You didn't think it'd be anything else did you? Neil Gaiman's seminal "The Sandman" is regarded as being one of the best comic books, well, ever...and for good reason too. The story of "The Sandman" revolves around Dream of The Endless, also known as Morpheus, and his interactions with the denizens of the spiritual world, and the physical world as well. There's much more to the story than that of course, but to be perfectly honest, I myself have never actually read "The Sandman" in its entirety. Not because I haven't wanted to, I've just never been given the opportunity to. What I have read however, trust me...all I can say is that one day I hope to finally get the chance. Throughout its run, many prominent DC Comics characters would appear, including John Constantine, Etrigan the Demon, and even Martian Manhunter to name a few, but no matter who would get thrown into the mix, "The Sandman" remained satisfying psychological, and occasionally visceral, comic book horror. It spawned spin-offs and even birthed some characters that would go on to prominent appearances outside the main title, most notably being Death, who is represented here as being a super cute and somewhat quirky goth girl.
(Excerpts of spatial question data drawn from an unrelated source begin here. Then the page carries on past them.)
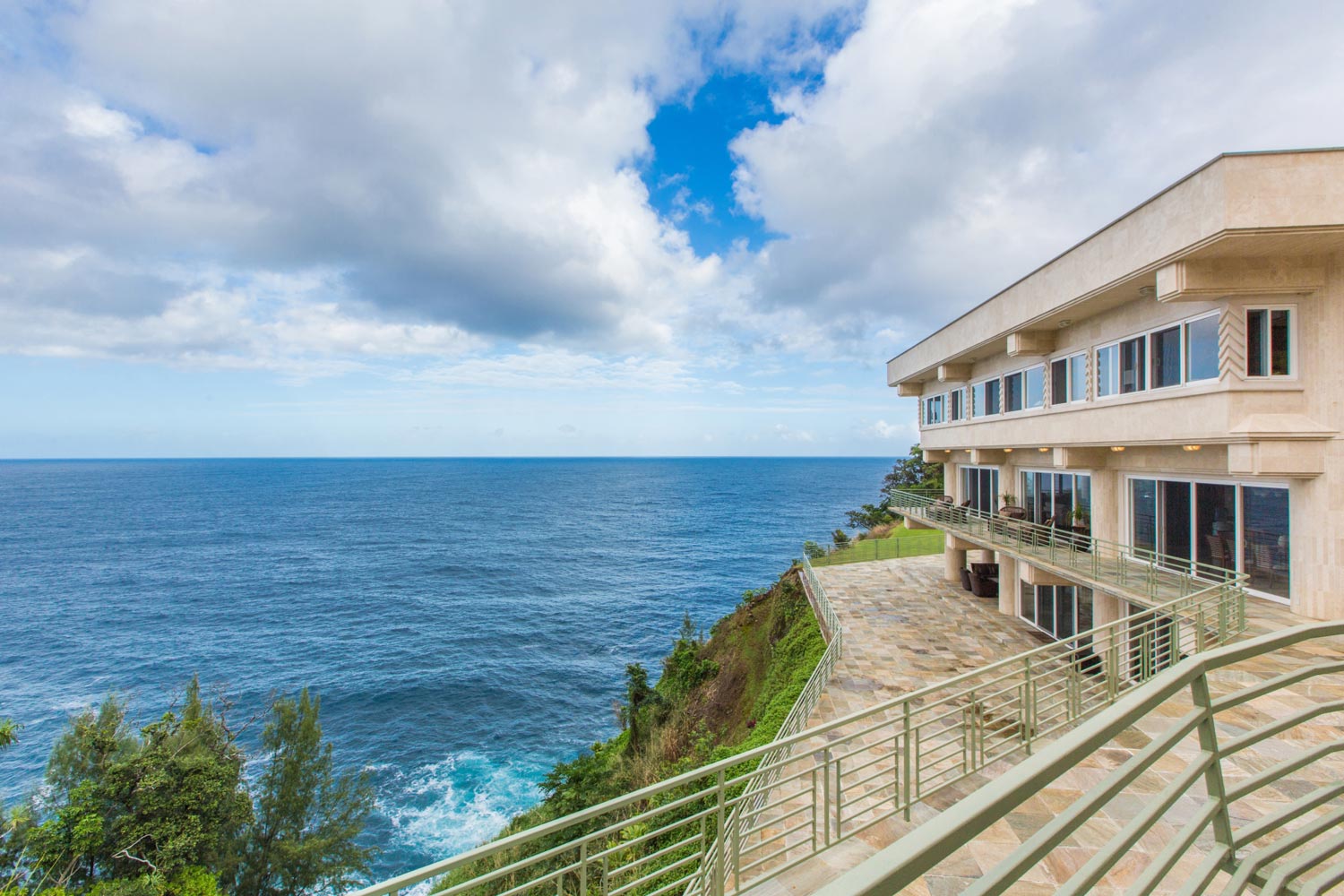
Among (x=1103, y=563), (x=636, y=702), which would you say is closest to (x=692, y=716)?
(x=636, y=702)

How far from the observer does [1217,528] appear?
12.2m

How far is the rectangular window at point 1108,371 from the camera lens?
1377cm

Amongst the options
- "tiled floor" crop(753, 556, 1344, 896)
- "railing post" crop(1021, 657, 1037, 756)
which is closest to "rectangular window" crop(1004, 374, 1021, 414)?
"tiled floor" crop(753, 556, 1344, 896)

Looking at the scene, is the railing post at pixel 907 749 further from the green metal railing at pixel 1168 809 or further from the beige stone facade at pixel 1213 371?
the beige stone facade at pixel 1213 371

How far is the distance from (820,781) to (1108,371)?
1148 cm

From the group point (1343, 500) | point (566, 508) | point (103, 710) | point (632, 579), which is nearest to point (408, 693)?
point (103, 710)

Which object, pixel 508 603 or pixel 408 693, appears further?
pixel 508 603

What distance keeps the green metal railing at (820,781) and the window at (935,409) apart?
13.7 m

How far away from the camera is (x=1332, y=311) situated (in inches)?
403

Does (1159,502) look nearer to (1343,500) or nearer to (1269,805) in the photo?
(1343,500)

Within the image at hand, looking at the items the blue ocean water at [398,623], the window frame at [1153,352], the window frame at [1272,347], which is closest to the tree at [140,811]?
the blue ocean water at [398,623]

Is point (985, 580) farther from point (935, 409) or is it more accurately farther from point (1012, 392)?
point (935, 409)

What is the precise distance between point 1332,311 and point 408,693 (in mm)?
32307

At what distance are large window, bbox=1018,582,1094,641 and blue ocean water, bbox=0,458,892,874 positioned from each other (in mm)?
16875
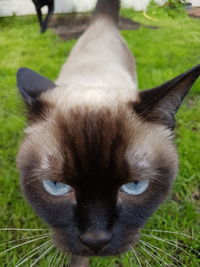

Oh, and if you're like me and slacking on reading the whole thing beginning to end, I recommend checking out the sixth issue (in the first volume "Preludes & Nocturnes"), in which psychotic Justice League villain Doctor Destiny uses his power to make a group of random people in a diner do horrible things to themselves and each other. This alone is one of the absolute best horror stories ever printed in a comic. No bullshit.

Well, that's all for now. So what'd y'all think? Did I forget a bunch? Do you not agree? Am I a piece of shit for never reading "The Sandman" in its entirety? Who cares? If you haven't read any of these, go fucking do it. You're doing yourself a disservice by not at least giving these a look.